EXERCISE BRIEF:
In every entry below, replace "cabinet drawer" with "storage drawer" and change nothing else; reproduce the lines without the pictures.

— START —

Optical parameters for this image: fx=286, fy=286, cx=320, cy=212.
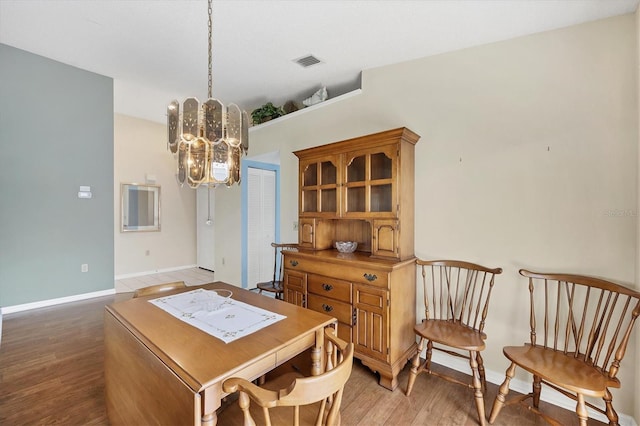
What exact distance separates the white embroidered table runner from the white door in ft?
8.89

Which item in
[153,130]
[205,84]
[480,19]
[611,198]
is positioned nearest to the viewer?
[611,198]

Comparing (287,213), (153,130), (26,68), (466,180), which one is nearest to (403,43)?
(466,180)

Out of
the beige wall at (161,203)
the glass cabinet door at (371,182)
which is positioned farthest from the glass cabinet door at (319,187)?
the beige wall at (161,203)

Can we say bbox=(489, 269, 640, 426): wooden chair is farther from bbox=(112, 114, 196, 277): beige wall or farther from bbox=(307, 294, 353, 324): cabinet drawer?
bbox=(112, 114, 196, 277): beige wall

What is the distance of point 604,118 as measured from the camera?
1.92 metres

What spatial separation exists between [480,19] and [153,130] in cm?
580

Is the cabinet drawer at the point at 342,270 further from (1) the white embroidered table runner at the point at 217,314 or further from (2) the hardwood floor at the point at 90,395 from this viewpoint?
(1) the white embroidered table runner at the point at 217,314

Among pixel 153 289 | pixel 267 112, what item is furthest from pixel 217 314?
pixel 267 112

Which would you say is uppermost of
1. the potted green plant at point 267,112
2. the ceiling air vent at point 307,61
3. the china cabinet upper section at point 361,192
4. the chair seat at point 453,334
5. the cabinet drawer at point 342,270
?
the ceiling air vent at point 307,61

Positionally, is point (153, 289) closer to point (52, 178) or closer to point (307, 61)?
point (307, 61)

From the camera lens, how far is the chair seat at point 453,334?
1.90 metres

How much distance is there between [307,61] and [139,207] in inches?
179

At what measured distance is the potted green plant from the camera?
12.8ft

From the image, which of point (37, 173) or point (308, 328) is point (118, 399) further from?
point (37, 173)
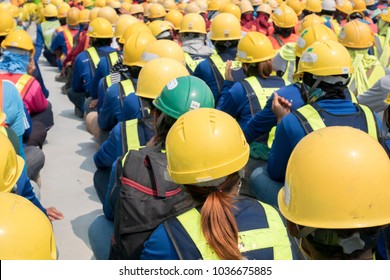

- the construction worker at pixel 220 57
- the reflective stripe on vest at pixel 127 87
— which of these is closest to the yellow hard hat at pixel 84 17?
the construction worker at pixel 220 57

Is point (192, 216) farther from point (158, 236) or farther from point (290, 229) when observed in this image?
point (290, 229)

— END —

FULL RESPONSE:
Optical parameters for this image: fx=286, fy=286, cx=320, cy=212.
What exact distance separates the white embroidered table runner from the white door in ft?
8.89

Which item in
[153,130]
[205,84]
[480,19]
[611,198]
is positioned nearest to the viewer?
[611,198]

Comparing (287,213), (153,130), (26,68), (466,180), which one is nearest to (403,43)?
(466,180)

Out of
the beige wall at (161,203)
the glass cabinet door at (371,182)
which is positioned farthest from the glass cabinet door at (319,187)?
the beige wall at (161,203)

Can we say bbox=(489, 269, 640, 426): wooden chair is farther from bbox=(112, 114, 196, 277): beige wall or farther from bbox=(307, 294, 353, 324): storage drawer?
bbox=(112, 114, 196, 277): beige wall

What is the distance of point 604,118 as measured from the camera?
1.92 metres

What spatial separation exists between [480,19] and [153,130] in cm?
580

Is the storage drawer at the point at 342,270 further from (1) the white embroidered table runner at the point at 217,314 or further from (2) the hardwood floor at the point at 90,395 from this viewpoint?
(1) the white embroidered table runner at the point at 217,314

Among pixel 153 289 | pixel 267 112, what item is furthest from pixel 217 314?
pixel 267 112

Which would you say is uppermost of
1. the potted green plant at point 267,112
2. the ceiling air vent at point 307,61
3. the china cabinet upper section at point 361,192
4. the chair seat at point 453,334
5. the storage drawer at point 342,270
?
the ceiling air vent at point 307,61

Positionally, is point (153, 289) closer to point (52, 178) or closer to point (307, 61)?
point (307, 61)

From the camera lens, how far is the chair seat at point 453,334?
1.90 metres

How much distance is there between [307,61] and [139,207] in inches?
179

At what measured distance is the potted green plant from the camera?
12.8ft

From the image, which of point (37, 173) or point (308, 328) is point (118, 399) further from?
point (37, 173)

- the construction worker at pixel 220 57
- the reflective stripe on vest at pixel 127 87
— which of these is closest to the yellow hard hat at pixel 84 17?
the construction worker at pixel 220 57

Is point (192, 216) farther from point (158, 236) or farther from point (290, 229) when observed in this image?
point (290, 229)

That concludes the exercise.